● EXCERPTED PASSAGE

----

If all of the state's debt were refinanced at this 1.5 percent spread, taxpayers would be looking at an extra $500 million in annual borrowing costs-but is Illinois debt really so dangerous that it warrants a risk premium on such a large scale? I have investigated this question by creating a risk model for Illinois state bonds. The model is described in my new working paper published by the Mercatus Center.

My study doesn't produce a rating; instead it estimates an annual probability of default-failure to pay-on a scale of 0 percent to 100 percent. If the results were converted into ratings, they would place Illinois somewhere between AA and AAA-well above the state's present level. If this analysis were to convince investors, they would demand much lower rates to buy state bonds.

This raises the obvious question: With all the bad news about state pensions, how can one possibly conclude that Illinois bonds are not as risky as rating agencies and the markets seem to think? The reason for the different conclusion is the confusion produced by the rating scales themselves.

----

● SUPPLIED MATERIAL
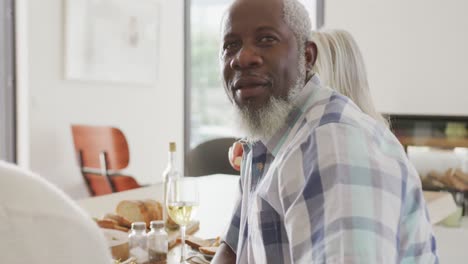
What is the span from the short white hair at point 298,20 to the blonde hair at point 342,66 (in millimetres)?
410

----

● EXERCISE DESCRIPTION
According to the passage on Illinois bond risk, why does the author's conclusion about the riskiness of Illinois bonds differ from that of rating agencies and the markets?

● FINAL RESULT
The author attributes the different conclusion to the confusion produced by the rating scales themselves.